Not at all, Google trial counsel Daniel Purcell answered. Google’s interest in receiving formal verification of the file from Oracle arose out of having only received notice of this file several days ago, he suggested.
[ Learn more about the case. Read Google: Oracle Wants To Glom Onto Android's Success. ]
The judge settled the matter by stating that someone will be made available to attest to the legitimacy of the file at a later time. Then he scolded the two sides for their intransigence.
“This is something you should’ve figured out overnight, c’mon,” he said, reinforcing accounts that have characterized him as a no-nonsense jurist.
Mark Reinhold, Oracle architect for the Java platform, returned to the witness stand to continue his explanation of the distinction between the Java language–freely available for use–and the Java APIs, which are the detailed specifications that describe valid uses of the Java language.
Oracle is seeking damages from Google for using a subset of its copyrighted APIs without authorization, and for alleged patent violations.
Cross-examination from Purcell blurred the clear lines that Reinhold had drawn under questioning from Oracle to distinguish between the Java language and the Java APIs. Purcell twice asked that video depositions of Reinhold be played in which his definitions of the boundaries of Java and its APIs differed from the definition he offered in court.
Purcell also had Reinhold acknowledge that some 10% to 20% of Java’s API have been written by contributors outside of Sun or Oracle, contributors who were not paid by Sun or Oracle. The implication is that perhaps some of the Java API copyrights may not be valid.
It was enough that Oracle attorney Michael Jacobs asked the court to instruct the jury there’s no ownership dispute about Oracle’s copyrights in the case. But clearly Google is raising that question and the judge wasn’t immediately ready to accede to Oracle’s desire to take the question of ownership off the table.
In one of its filings Google asserted: “Computer programming languages are not copyrightable, and neither are Oracle’s APIs.” So this issue is sure to be raised again.

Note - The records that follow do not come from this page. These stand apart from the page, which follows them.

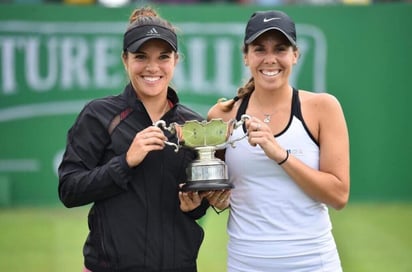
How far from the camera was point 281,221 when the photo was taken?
3.36 meters

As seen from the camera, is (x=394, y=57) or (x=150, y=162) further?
(x=394, y=57)

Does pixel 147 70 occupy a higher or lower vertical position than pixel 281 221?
Result: higher

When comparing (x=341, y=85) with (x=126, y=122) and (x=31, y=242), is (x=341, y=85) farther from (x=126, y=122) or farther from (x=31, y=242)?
(x=126, y=122)

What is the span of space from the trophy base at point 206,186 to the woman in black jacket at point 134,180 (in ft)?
0.17

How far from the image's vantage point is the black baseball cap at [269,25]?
133 inches

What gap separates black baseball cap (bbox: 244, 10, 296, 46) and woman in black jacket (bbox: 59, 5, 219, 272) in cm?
30

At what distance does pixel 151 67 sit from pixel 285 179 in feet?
2.14

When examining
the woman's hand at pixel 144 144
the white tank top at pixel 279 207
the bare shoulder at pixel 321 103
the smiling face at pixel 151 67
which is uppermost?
the smiling face at pixel 151 67

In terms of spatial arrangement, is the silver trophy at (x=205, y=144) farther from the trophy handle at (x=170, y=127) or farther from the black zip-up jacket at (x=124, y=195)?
the black zip-up jacket at (x=124, y=195)

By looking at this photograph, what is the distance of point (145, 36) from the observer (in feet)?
11.1

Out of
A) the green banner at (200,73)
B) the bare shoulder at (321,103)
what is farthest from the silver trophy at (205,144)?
the green banner at (200,73)

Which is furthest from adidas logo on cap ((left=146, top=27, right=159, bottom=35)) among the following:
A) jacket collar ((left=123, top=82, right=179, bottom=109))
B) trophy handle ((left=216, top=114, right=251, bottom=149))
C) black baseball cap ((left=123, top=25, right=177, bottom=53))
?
trophy handle ((left=216, top=114, right=251, bottom=149))

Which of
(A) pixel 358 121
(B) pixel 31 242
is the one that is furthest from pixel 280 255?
(A) pixel 358 121

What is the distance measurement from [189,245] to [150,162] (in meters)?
0.35
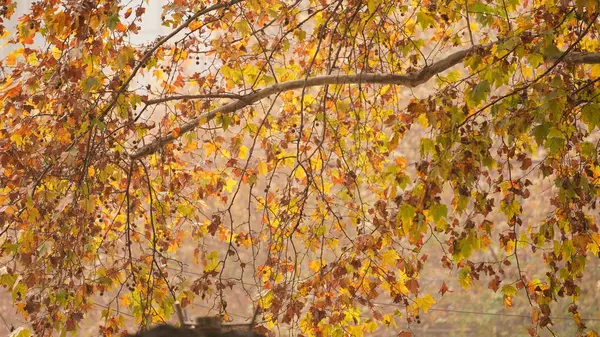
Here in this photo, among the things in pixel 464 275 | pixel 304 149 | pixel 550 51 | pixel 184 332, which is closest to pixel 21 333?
pixel 304 149

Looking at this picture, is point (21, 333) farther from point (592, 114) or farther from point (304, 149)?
point (592, 114)

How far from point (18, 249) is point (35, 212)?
333 mm

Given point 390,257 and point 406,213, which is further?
point 390,257

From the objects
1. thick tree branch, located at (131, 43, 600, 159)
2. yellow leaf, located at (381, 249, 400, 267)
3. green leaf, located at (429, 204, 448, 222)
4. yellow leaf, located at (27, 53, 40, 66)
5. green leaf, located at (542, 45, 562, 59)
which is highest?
yellow leaf, located at (27, 53, 40, 66)

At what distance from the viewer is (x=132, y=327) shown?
16.0 m

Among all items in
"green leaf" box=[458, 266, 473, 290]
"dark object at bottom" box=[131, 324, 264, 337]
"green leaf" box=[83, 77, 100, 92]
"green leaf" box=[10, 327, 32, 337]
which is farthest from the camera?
"green leaf" box=[458, 266, 473, 290]

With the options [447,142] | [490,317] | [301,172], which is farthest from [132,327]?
[447,142]

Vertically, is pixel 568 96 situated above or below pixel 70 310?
above

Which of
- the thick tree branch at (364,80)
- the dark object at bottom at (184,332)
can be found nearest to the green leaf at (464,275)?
the thick tree branch at (364,80)

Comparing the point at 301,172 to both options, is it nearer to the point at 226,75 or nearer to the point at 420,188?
the point at 226,75

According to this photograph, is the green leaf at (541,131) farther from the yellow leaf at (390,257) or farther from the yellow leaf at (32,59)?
the yellow leaf at (32,59)

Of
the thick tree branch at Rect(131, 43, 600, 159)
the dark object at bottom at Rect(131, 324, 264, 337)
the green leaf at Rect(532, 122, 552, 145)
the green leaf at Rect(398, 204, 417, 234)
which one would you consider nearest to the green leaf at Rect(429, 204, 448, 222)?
the green leaf at Rect(398, 204, 417, 234)

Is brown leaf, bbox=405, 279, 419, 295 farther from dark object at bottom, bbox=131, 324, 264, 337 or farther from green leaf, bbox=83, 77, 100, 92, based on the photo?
dark object at bottom, bbox=131, 324, 264, 337

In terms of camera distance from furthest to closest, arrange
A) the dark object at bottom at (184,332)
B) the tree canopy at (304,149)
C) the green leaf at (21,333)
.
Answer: the green leaf at (21,333) → the tree canopy at (304,149) → the dark object at bottom at (184,332)
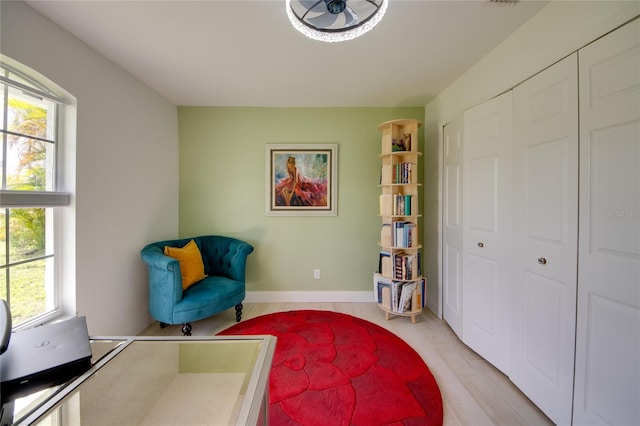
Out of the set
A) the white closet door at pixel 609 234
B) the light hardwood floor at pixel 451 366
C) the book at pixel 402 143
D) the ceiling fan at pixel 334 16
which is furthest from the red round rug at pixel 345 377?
the ceiling fan at pixel 334 16

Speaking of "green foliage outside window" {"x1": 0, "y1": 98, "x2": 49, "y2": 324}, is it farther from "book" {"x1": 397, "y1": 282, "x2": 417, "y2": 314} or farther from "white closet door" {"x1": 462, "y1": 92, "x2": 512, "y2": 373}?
"white closet door" {"x1": 462, "y1": 92, "x2": 512, "y2": 373}

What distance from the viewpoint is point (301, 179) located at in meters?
2.77

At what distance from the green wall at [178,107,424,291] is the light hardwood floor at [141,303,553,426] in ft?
1.12

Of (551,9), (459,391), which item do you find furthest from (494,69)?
(459,391)

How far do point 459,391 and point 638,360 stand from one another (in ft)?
2.93

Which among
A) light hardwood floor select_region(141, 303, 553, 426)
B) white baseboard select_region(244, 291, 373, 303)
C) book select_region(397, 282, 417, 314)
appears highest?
book select_region(397, 282, 417, 314)

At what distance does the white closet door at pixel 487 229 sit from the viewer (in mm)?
1640

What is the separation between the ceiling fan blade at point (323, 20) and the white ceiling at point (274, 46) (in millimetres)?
418

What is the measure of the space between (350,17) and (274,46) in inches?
32.9

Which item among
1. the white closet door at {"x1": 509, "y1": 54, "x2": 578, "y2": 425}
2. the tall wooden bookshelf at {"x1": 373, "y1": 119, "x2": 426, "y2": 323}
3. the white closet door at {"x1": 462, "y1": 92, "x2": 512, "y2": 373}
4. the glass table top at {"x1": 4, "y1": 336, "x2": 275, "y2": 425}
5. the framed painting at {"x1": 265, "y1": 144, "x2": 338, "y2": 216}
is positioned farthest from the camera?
the framed painting at {"x1": 265, "y1": 144, "x2": 338, "y2": 216}

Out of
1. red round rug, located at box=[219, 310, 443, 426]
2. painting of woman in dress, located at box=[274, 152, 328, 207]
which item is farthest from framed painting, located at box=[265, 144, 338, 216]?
red round rug, located at box=[219, 310, 443, 426]

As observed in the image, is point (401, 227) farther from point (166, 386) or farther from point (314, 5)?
point (166, 386)

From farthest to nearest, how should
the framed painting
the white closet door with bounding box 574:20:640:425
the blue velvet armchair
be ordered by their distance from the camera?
1. the framed painting
2. the blue velvet armchair
3. the white closet door with bounding box 574:20:640:425

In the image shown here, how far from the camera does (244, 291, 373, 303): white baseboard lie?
2.79 m
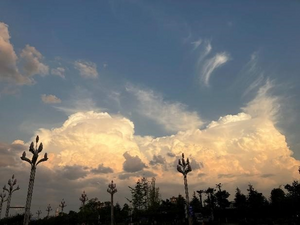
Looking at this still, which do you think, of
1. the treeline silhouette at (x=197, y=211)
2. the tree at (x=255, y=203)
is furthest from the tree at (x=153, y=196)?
the tree at (x=255, y=203)

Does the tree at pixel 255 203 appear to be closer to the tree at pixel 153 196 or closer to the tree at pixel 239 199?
the tree at pixel 239 199

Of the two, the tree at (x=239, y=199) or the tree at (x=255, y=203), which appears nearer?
the tree at (x=255, y=203)

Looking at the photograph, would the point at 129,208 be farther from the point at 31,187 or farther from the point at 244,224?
the point at 31,187

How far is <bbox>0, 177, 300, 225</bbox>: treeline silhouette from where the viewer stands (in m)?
49.5

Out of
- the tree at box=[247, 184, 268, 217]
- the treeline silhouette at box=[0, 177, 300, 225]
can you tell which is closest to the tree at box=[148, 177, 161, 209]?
the treeline silhouette at box=[0, 177, 300, 225]

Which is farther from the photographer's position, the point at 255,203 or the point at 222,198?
the point at 222,198

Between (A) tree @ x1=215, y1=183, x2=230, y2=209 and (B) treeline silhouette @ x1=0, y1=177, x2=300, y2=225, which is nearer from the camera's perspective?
(B) treeline silhouette @ x1=0, y1=177, x2=300, y2=225

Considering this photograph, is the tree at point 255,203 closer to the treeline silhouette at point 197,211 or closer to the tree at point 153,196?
the treeline silhouette at point 197,211

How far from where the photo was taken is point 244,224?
135ft

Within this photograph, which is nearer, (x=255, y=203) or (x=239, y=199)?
(x=255, y=203)

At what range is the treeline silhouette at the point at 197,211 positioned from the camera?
49.5 metres

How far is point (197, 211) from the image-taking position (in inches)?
2616

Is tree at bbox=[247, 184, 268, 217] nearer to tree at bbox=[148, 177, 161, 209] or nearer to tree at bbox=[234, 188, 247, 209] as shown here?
tree at bbox=[234, 188, 247, 209]

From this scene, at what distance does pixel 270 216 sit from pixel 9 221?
166ft
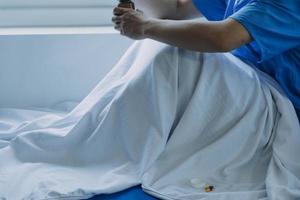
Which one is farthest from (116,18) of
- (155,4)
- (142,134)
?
(142,134)

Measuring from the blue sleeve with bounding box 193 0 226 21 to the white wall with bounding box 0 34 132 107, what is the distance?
0.32 metres

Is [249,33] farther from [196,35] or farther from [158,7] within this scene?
[158,7]

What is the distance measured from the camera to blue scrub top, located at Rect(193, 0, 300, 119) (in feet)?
3.43

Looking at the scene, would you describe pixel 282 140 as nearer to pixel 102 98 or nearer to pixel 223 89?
pixel 223 89

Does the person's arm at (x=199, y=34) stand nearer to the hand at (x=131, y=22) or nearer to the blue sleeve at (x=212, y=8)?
the hand at (x=131, y=22)

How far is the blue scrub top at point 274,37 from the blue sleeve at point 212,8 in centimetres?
4

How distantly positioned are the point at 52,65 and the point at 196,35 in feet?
2.13

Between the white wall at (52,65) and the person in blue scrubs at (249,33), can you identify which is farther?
the white wall at (52,65)

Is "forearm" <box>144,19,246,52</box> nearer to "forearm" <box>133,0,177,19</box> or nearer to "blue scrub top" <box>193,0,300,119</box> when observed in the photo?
"blue scrub top" <box>193,0,300,119</box>

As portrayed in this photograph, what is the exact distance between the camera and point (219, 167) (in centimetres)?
112

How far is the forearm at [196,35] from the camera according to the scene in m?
1.06

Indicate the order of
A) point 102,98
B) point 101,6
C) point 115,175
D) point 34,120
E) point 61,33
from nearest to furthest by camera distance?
point 115,175
point 102,98
point 34,120
point 61,33
point 101,6

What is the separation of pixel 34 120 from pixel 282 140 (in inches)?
27.4

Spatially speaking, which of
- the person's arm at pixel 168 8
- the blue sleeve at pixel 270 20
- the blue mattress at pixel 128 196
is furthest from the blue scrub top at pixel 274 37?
the blue mattress at pixel 128 196
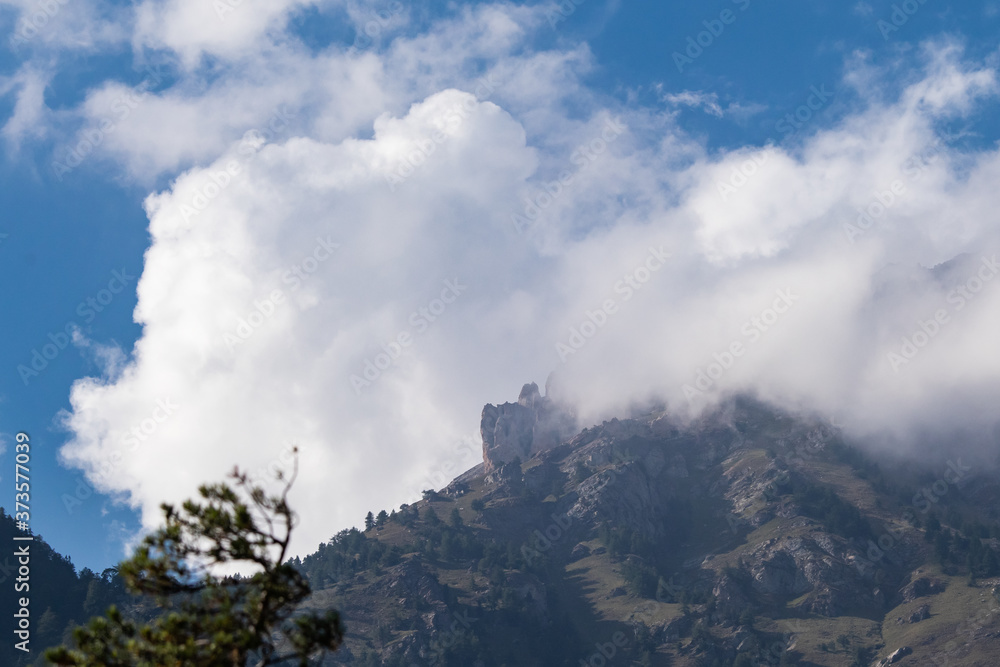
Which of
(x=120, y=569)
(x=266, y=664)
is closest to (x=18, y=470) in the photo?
(x=120, y=569)

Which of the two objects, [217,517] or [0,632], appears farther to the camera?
[0,632]

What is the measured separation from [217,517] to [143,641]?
4.60m

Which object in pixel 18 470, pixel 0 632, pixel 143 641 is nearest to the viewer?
pixel 143 641

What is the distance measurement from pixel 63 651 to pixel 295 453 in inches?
358

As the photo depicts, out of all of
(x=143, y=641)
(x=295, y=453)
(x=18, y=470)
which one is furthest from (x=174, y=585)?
(x=18, y=470)

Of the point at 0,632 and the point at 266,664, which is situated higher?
the point at 0,632

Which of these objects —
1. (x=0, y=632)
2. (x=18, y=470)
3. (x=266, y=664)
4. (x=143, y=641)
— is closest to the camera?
(x=266, y=664)

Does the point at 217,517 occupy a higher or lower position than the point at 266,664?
higher

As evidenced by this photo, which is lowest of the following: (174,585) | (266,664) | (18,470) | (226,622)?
(266,664)

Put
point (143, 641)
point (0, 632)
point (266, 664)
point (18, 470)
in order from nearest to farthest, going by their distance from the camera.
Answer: point (266, 664), point (143, 641), point (18, 470), point (0, 632)

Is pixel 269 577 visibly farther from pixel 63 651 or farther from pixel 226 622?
pixel 63 651

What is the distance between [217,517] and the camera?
2478 centimetres

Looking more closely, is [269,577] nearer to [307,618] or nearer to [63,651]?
[307,618]

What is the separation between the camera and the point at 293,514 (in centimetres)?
2498
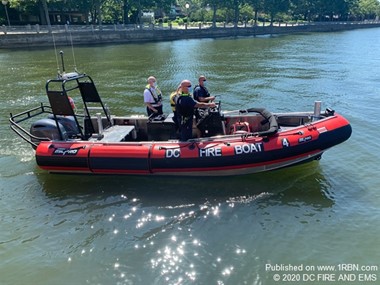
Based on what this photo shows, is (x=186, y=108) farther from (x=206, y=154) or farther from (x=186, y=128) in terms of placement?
(x=206, y=154)

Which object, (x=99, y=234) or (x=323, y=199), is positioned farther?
(x=323, y=199)

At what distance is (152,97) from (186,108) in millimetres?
1668

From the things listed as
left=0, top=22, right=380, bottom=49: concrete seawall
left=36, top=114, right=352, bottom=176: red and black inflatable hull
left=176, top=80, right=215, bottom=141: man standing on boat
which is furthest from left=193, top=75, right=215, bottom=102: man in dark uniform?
left=0, top=22, right=380, bottom=49: concrete seawall

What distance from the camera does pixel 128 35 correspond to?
1612 inches

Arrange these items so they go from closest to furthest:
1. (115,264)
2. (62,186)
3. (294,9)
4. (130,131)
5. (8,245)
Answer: (115,264)
(8,245)
(62,186)
(130,131)
(294,9)

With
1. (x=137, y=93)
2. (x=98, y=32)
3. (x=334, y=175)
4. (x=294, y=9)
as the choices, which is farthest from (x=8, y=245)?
(x=294, y=9)

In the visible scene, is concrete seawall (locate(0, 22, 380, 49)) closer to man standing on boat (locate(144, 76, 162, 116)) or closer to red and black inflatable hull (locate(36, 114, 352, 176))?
man standing on boat (locate(144, 76, 162, 116))

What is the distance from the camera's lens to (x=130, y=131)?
26.5 ft

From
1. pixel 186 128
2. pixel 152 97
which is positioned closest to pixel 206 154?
pixel 186 128

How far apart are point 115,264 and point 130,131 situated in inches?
135

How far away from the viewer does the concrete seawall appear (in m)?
33.9

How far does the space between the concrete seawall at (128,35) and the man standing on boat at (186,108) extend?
2066 cm

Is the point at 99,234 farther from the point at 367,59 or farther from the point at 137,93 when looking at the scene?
the point at 367,59

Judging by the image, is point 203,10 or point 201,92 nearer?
point 201,92
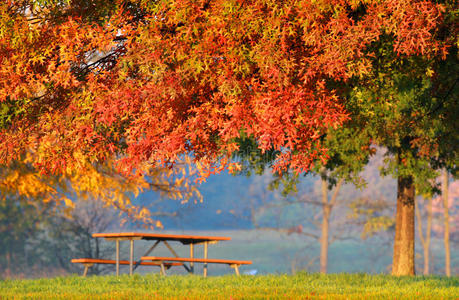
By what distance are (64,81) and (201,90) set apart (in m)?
1.72

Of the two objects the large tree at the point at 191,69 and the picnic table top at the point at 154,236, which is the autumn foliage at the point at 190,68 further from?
the picnic table top at the point at 154,236

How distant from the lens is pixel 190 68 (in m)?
7.24

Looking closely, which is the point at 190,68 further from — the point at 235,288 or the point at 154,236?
the point at 154,236

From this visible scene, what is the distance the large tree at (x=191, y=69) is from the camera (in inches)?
277

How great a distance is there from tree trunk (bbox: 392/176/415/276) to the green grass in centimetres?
235

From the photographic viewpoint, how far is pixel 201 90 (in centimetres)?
788

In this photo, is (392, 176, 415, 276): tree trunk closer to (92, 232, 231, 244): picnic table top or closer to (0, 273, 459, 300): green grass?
(0, 273, 459, 300): green grass

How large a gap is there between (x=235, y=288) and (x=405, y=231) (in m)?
7.19

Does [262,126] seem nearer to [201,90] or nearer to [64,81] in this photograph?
[201,90]

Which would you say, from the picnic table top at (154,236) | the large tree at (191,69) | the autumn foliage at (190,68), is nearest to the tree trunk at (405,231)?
the picnic table top at (154,236)

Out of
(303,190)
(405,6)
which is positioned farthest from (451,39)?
(303,190)

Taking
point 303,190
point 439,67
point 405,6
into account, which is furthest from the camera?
point 303,190

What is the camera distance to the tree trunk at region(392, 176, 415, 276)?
16047 mm

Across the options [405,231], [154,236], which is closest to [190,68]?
[154,236]
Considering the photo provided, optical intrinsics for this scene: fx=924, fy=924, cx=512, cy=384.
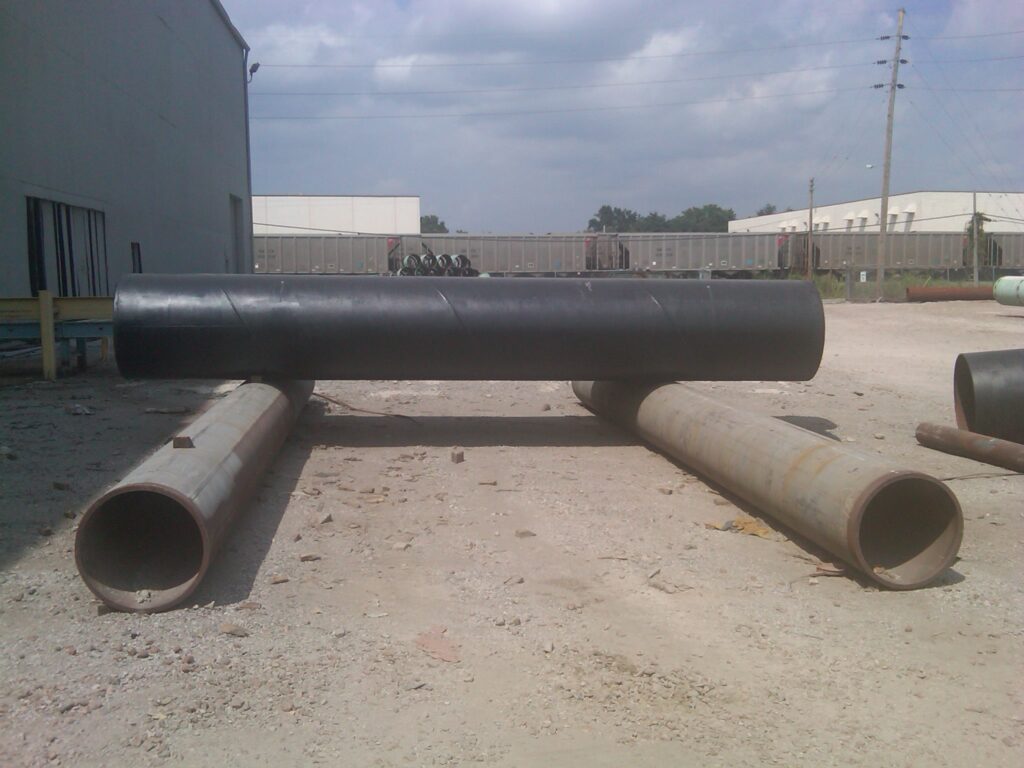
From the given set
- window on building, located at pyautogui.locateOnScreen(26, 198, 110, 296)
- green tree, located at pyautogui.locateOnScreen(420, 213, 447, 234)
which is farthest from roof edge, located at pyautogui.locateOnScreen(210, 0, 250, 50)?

After Reinhold was excused, Oracle called Joshua Bloch, chief architect at Google, to question him about his views on the importance of good API design. Bloch affirmed that programming is creative, which helps support the notion that code should qualify for copyright protection.
“Writing a program is very much a creative process,” Bloch said.
Under questioning from Jacobs, Bloch acknowledged that the Timsort.Java API he’d created for Android was virtually identical to a similar range checking API, Arrays.Java, that he’d written for Java while working for Sun.
Is that copyright infringement? That’s what Oracle hopes to establish, but that point has yet to be settled, in part because the boundaries of where the open Java language ends and the proprietary Java APIs begin remain a matter of disagreement.
Bruce Baber, counsel for Google, countered the notion that Bloch had copied Java APIs by asking him whether he had any creative freedom when re-implementing an API, as Google did with Android.